With all this greed, it is troubling that the financial industry wants to abolish the federal Consumer Financial Protection Bureau (“CFPB”). The Bureau was established to be a consumer watchdog over the financial industry at the federal level. The industry says the CFPB needlessly intrudes into the free market with unnecessary consumer protections. Really? Let’s take a look:
Mandatory Arbitration. Banks and credit card companies bury mandatory arbitration clauses in the fine print of their customer agreements. These arbitration clauses deprive people of their right to have their day in court if the company treats them unfairly, such as charging them too much interest, failing to credit payments, or debiting unauthorized charges.
The CFPB recently proposed a rule to restrict the placement of mandatory arbitration provisions in fine print contracts. The financial industry doesn’t like the rule. The industry wants to force people into arbitration before arbitrators picked by the industry.
In 2009, I sued the largest consumer arbitration company in the world, the National Arbitration Forum (“NAF”). NAF handled hundreds of thousands of cases throughout the nation each year. In almost every case, the consumer lost, and the bank won. Our investigation found that NAF hand-picked arbitrators who were favorable to the banks. We also discovered that NAF had an ownership affiliation with a New York hedge fund group that owned the operations of the largest debt collection enterprise in the country. In the end, we barred NAF from handling consumer arbitrations. 
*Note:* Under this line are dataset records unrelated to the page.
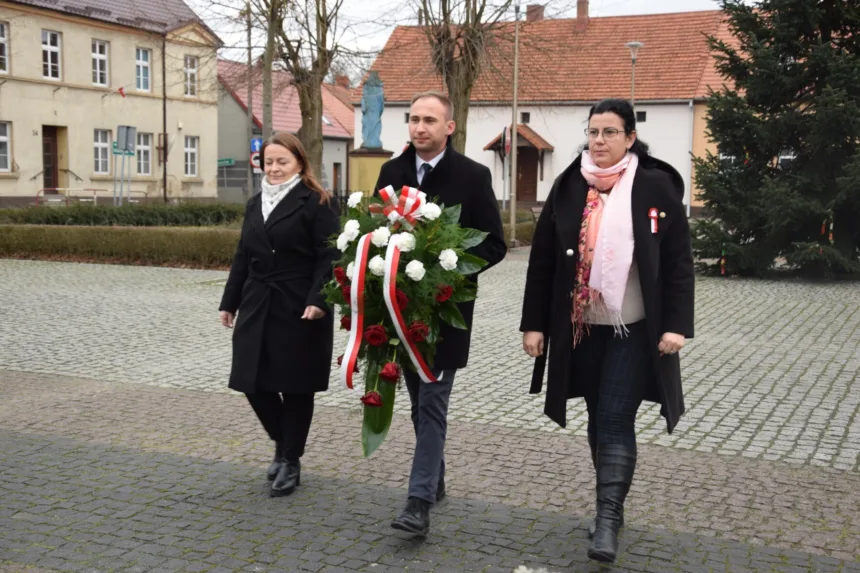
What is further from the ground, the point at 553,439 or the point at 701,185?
the point at 701,185

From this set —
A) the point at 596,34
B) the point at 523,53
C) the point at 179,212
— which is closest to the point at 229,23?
the point at 179,212

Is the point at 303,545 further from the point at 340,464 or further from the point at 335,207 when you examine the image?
the point at 335,207

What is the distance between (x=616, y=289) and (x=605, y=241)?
21 cm

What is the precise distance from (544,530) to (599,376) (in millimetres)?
799

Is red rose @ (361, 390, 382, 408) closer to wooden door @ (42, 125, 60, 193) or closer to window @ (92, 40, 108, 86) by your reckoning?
wooden door @ (42, 125, 60, 193)

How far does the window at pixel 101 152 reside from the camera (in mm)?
43406

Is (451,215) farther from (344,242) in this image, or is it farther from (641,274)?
(641,274)

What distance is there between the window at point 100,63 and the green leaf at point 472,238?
4194 cm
Congress then held hearings on the matter.  I advocated for the CFPB to promulgate rules to abolish this slanted practice. The CFPB has now promulgated such a rule, but Congress wants to get rid of it.
Fake Accounts. Last September, Wells Fargo agreed to pay $185 million to the CFPB to settle charges that the bank pressured employees to open more than 2 million fake accounts that weren’t authorized by customers.  The customers were charged fees on accounts they didn’t know they had, and some customers were chased by collection agents for fees on accounts that they didn’t know existed. To make matters worse, Wells Fargo forced consumers who complained they had fakes accounts created in their names into, you guessed it, mandatory arbitration.
Forced Automobile Insurance. An internal report by Wells Fargo was published two weeks ago. The report said that Wells Fargo illegally forced auto insurance on 800,000 borrowers who didn’t need it.  The bank immediately offered to refund $80 million to borrowers. The cost of the unnecessary insurance reportedly pushed almost 275,000 customers into delinquency, and nearly 25,000 vehicles were reportedly wrongfully repossessed.
These actions by the CFPB are only the tip of the iceberg. Adam Smith, the so-called “Father of Economics,” said that fierce competition between purchasers and sellers is good. But he never said that greed, avarice, and fraud were proper motivators in our economic system.
The CFPB can play an important role in protecting regular folks from the excesses of Wall Street. This is why I went to court to defend the constitutionality of the independence of the CFPB. 
If you agree with my observations in this report, I ask you to let your Congressional Representatives know that the CFPB is an integral part of a balanced economy.